In fact, St. Patrick's Day as we know it is really an American invention. Here are a few facts about the history of St. Patrick's Day that might surprise you:

  • The first St. Patrick's Day parades were held in the U.S.
  • St. Patrick's color was blue, not green.
  • St. Patrick's Day was a dry holiday in Ireland until about the 1970s.
  • The shamrock is a popular Irish symbol, but not the symbol of Ireland.
  • As a kid, I already had an aversion to St. Patrick's Day. I never wore a green shirt to school on the holiday, a protest that without fail elicited pinches from my classmates -- and even confusion from my teachers. "But your name is Seamus," they'd say, dumbfounded, thinking I'd forgotten the day.

    Like a lot of Irish Americans, my name offered the first lesson about my heritage. When your name is frequently mispronounced, you have little choice but to find out where it comes from. (See-mus? Shah-mus? Shameless?) My sister's name is Cáitrín (mind the accents!). That sparked our curiosity about our origins, notwithstanding the occasional butchered pronunciation over the loudspeaker at roll call.

    My cultural education in Irish-American-ness came primarily from my parents and grandparents. That meant reading Irish literature from a young age. It meant pulling a Michael Collins biography down from the shelf and peppering my dad with questions about the Easter Rising. Why was the country divided by North and South? I learned that Ireland's flag, which flies outside of bars on March 17 -- the one with white between the orange and green -- was really a statement about peace between the two sides.

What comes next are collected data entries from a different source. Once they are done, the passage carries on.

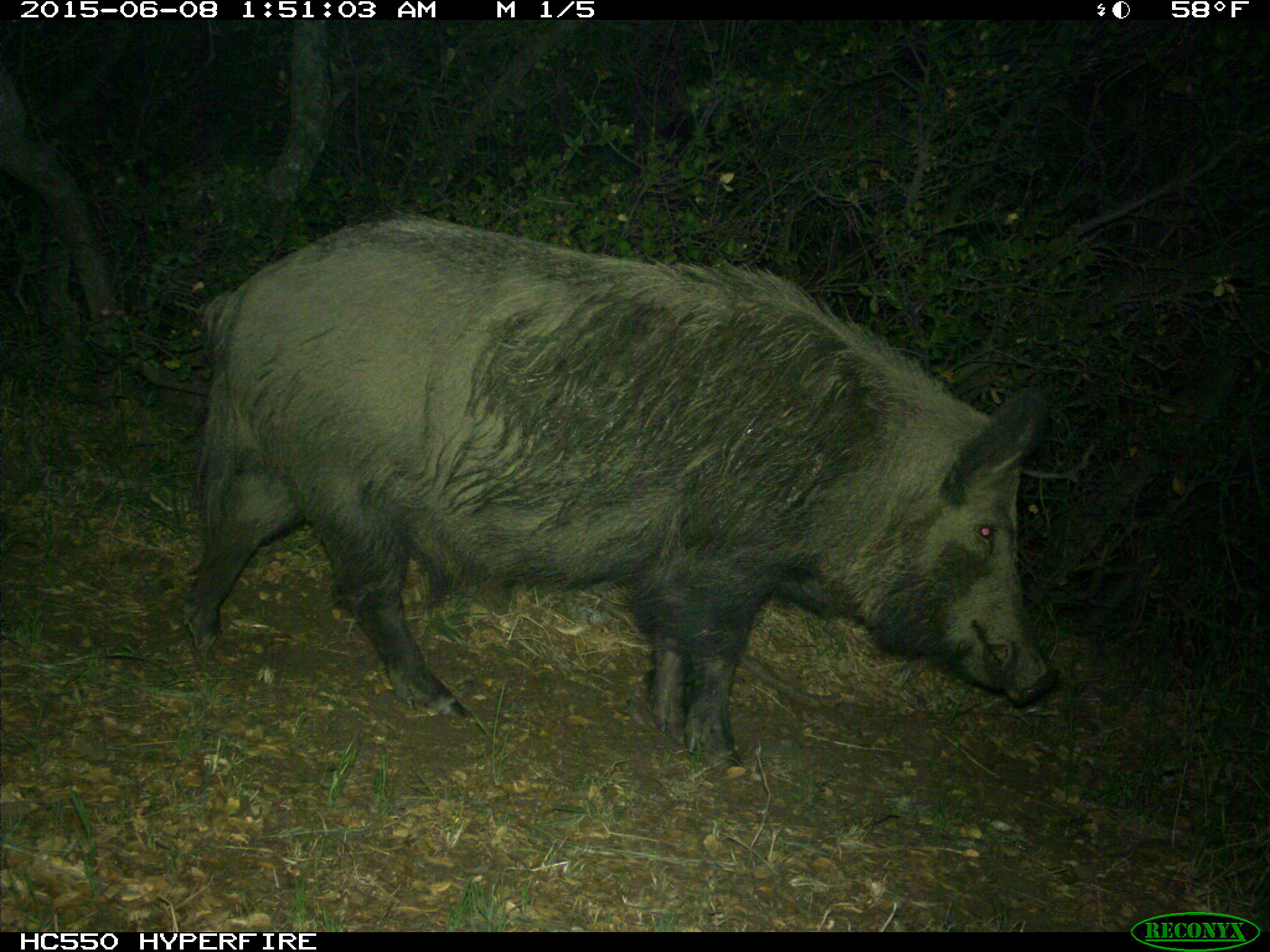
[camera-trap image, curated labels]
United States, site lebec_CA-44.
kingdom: Animalia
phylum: Chordata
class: Mammalia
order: Artiodactyla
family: Suidae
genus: Sus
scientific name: Sus scrofa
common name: wild boar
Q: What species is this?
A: Sus scrofa (wild boar).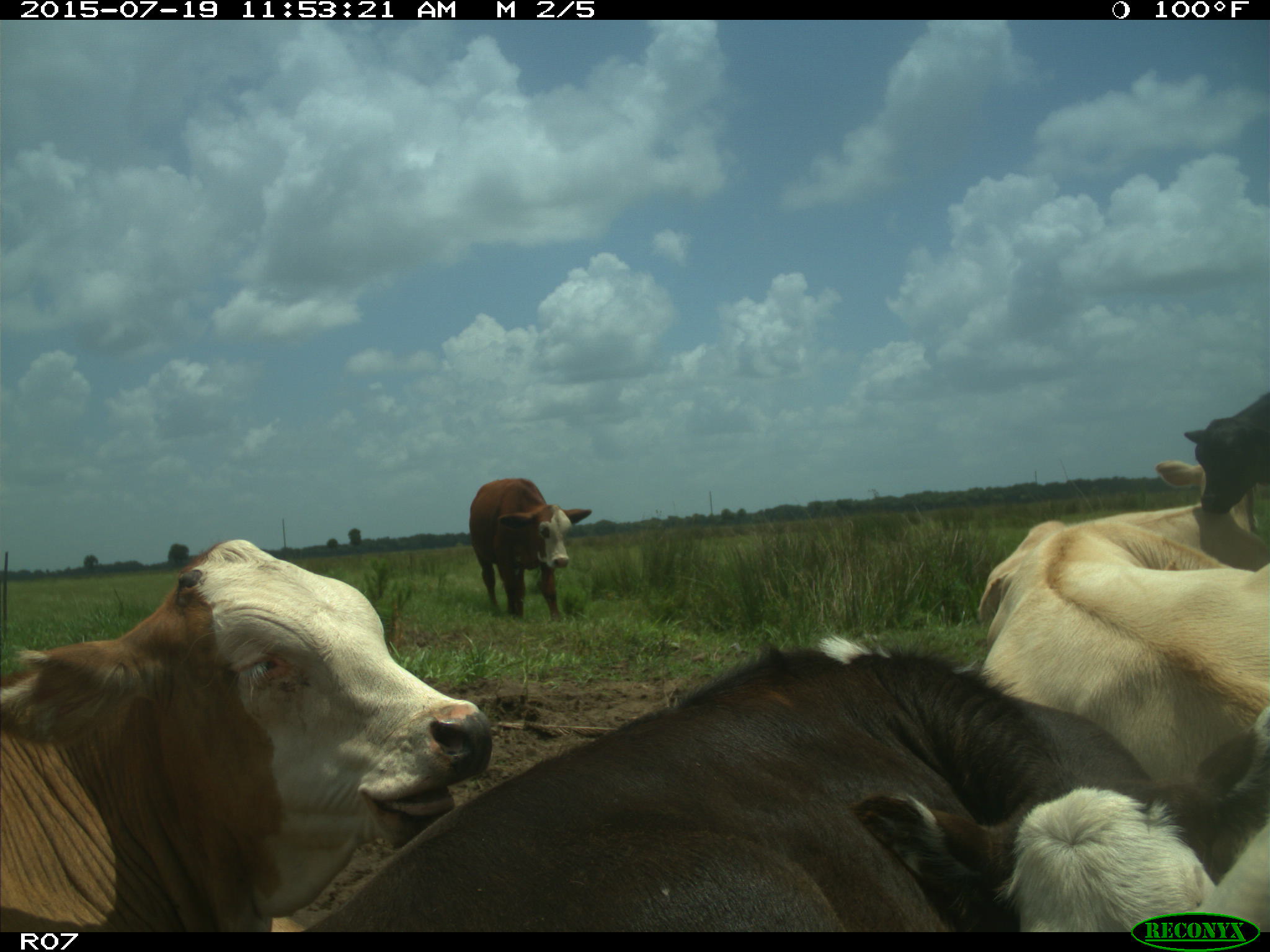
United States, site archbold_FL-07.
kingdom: Animalia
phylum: Chordata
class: Mammalia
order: Artiodactyla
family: Bovidae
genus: Bos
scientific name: Bos taurus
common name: domestic cow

    It meant family trips were often occasions for lessons about Irish history or current events or folklore, like the story of the famous one-eyed giant who roamed Tory Island. (I think I still believed that one after I knew the Santa Claus ruse was up.) It meant learning to play the violin and veering away from the Suzuki method to the jigs and reels. It meant studying for a summer at a school in County Donegal in a Gaeltacht, a region where the predominant language is Irish. It meant being asked to memorize William Butler Yeats' poem "Easter 1916" for a high school English class. The Irish struggle for independence Yeats writes about felt like distant past -- it was harrowing to find out that it wasn't so long ago. "Too long a sacrifice/Can make a stone of a heart," I remember reciting.

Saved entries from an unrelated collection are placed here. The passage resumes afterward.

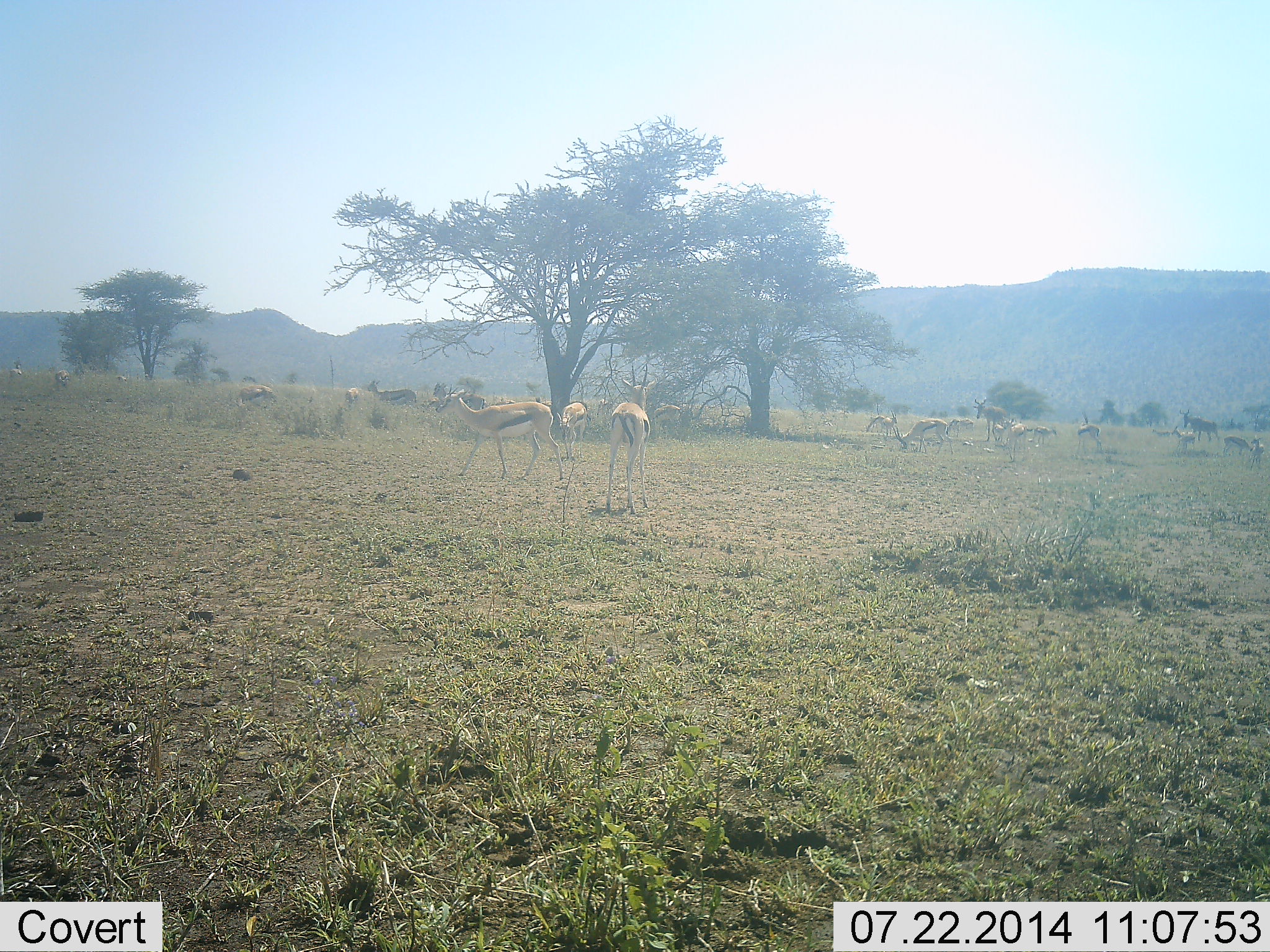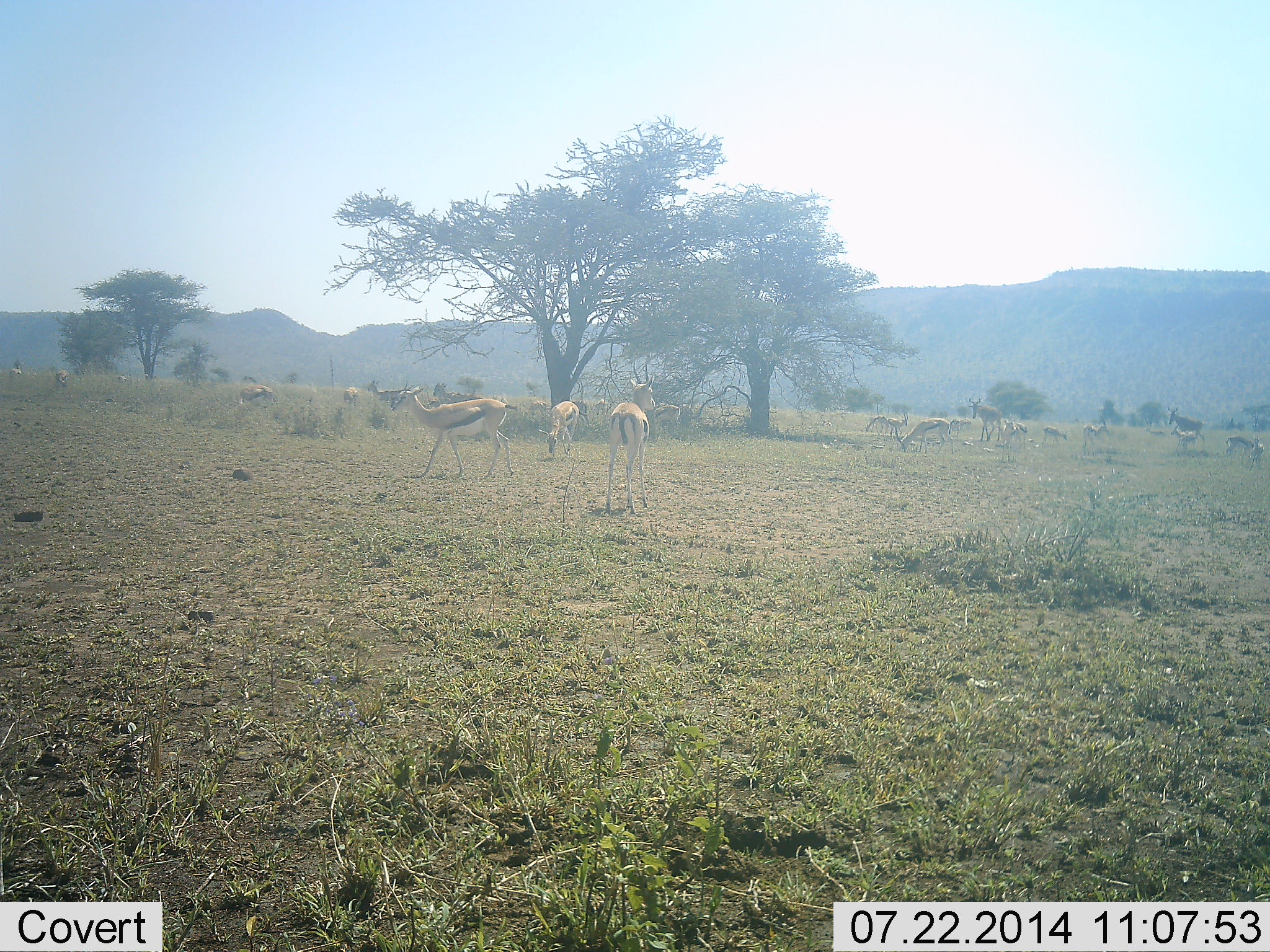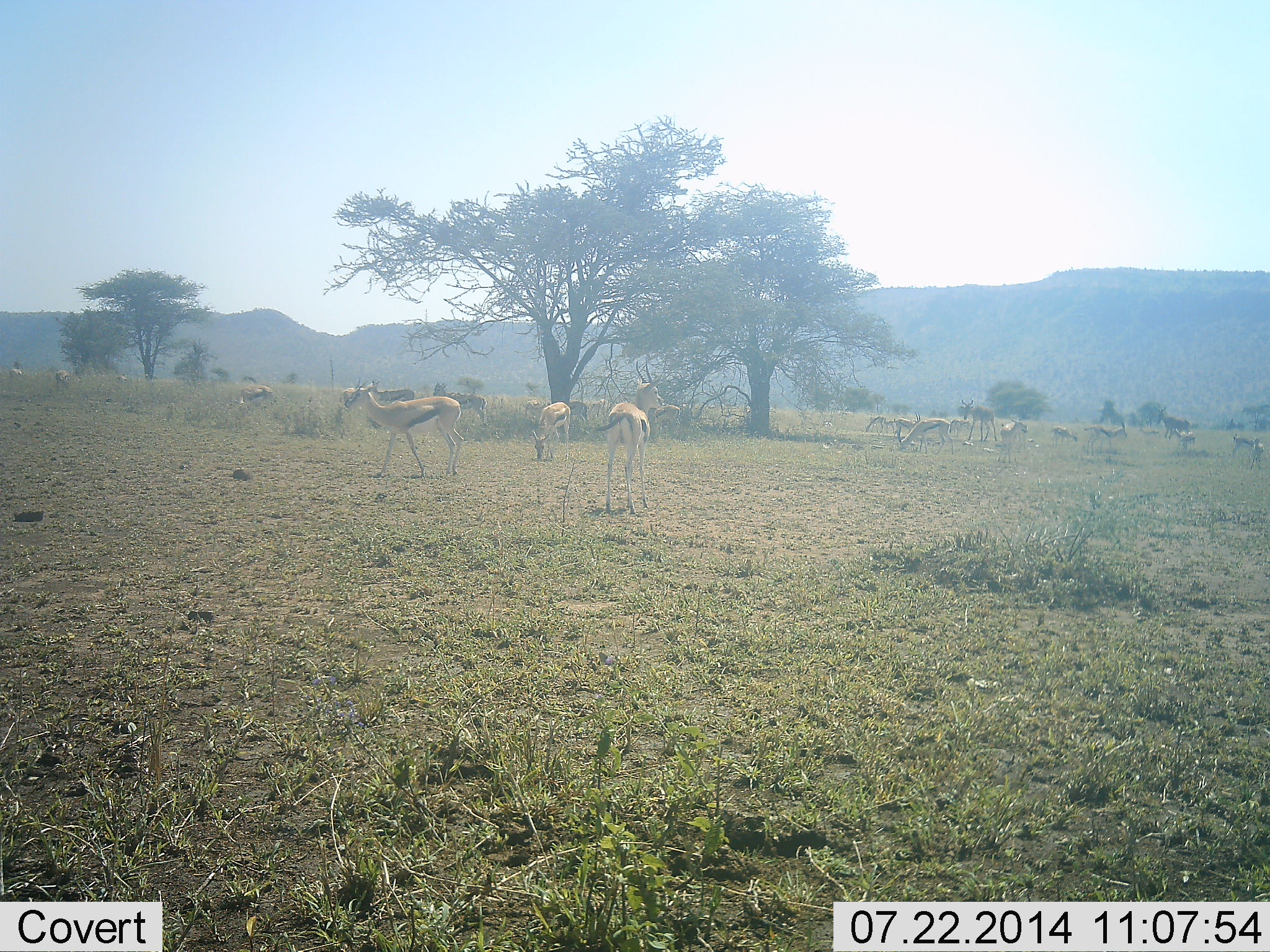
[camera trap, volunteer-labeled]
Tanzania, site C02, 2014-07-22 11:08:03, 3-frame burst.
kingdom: Animalia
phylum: Chordata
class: Mammalia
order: Artiodactyla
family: Bovidae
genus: Eudorcas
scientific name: Eudorcas thomsonii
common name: thomson's gazelle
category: gazellethomsons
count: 11-50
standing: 85%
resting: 0%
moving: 69%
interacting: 8%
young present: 0%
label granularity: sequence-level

    And it meant looking up to my grandfather, Eoin McKiernan, the father of nine kids (Deirdre, Brendan, Fergus, Ethna, Gillisa, Grania, Nuala, Liadan and my father, Kevin). My grandfather, a scholar who was named one of America's greatest Irish Americans of the 20th century, made it his life's work to teach Irish Americans about where they came from. To do this, he founded the Irish American Cultural Institute, which awarded grants to Irish writers, composers, artists, and Irish-language initiatives, including historical tours to the Emerald Isle and Irish language classes. (In fact, I recently learned that long before Seamus Heaney was a Nobel laureate, my grandfather gave him a writer's grant.) He was recognized internationally for his work and invited to the White House on several occasions. Princess Grace of Monaco chaired his Institute.

    Forgive the family stuff, which can be boring. But I mention it because St. Patrick's Day is upon us. Today the river in Chicago is dyed green, parades are planned across the country, and people are ready to party. But when I walk around today, I won't be seeing the fullness of my heritage on display. I'm trying to keep in mind what Yeats, arguably the greatest poet in the 20th century, wrote about a sense of solidarity "wherever green is worn." I don't think he meant the annual buffoonery in sports bars in midtown Manhattan that passes for being Irish. He was talking about the deep identity that unites a people.

    Figuring out who I am is a work in progress, but I think my grandfather, whom everyone called Grandpa Mór, would have understood. After all, he always said, "What is bred in the bone will out."

    Seamus, age 10, and his father in Drumcliff, County Sligo, where W.B. Yeats is buried.